There *is* currently a box showing this exact information, albeit top 5 rather than top 10.
What do you want different?


----------



## karbonk (Jan 7, 2009)

Lorian said:


> There *is* currently a box showing this exact information, albeit top 5 rather than top 10.
> What do you want different?


well 10 and not 5 lol 

The old 10 format was really excellent, it was nice and compact and fitted easily on a screen, 10 in the new layout might not fit the whole screen, as ridiculous as that sounds (a simple scroll down) this compact aspect was excellent, you could quickly login and see the list of 10 at a glance and then decide what to do next. little things I know but sometimes little things like that make a big difference.


----------



## Mingster (Mar 25, 2011)

Lorian said:


> There *is* currently a box showing this exact information, albeit top 5 rather than top 10.
> What do you want different?


I'd like to be able to click on a topic in this section and go to the last read post rather than the first post every time.


----------



## AncientOldBloke (Dec 11, 2014)

Agreed

And what happened to the old boys club/thread/subforum?


----------



## Lorian (Apr 9, 2003)

Mingster said:


> I'd like to be able to click on a topic in this section and go to the last read post rather than the first post every time.


I believe this is coming in a future update.


----------



## Lorian (Apr 9, 2003)

AncientOldBloke said:


> Agreed
> 
> And what happened to the old boys club/thread/subforum?

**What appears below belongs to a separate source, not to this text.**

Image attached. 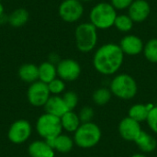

Which forum are you referring to?


----------



## AncientOldBloke (Dec 11, 2014)

Lorian said:


> Which forum are you referring to?


The previous version of uk-muscle. I think it was called over-45's


----------



## Lorian (Apr 9, 2003)

AncientOldBloke said:


> The previous version of uk-muscle. I think it was called over-45's


That thread should still be around, it wasn't deleted. Alternatively you could start a new one...


----------



## AncientOldBloke (Dec 11, 2014)

Ah sod it.

You're as young as the woman you feel.

Plus I enjoy baiting the young 'uns.


----------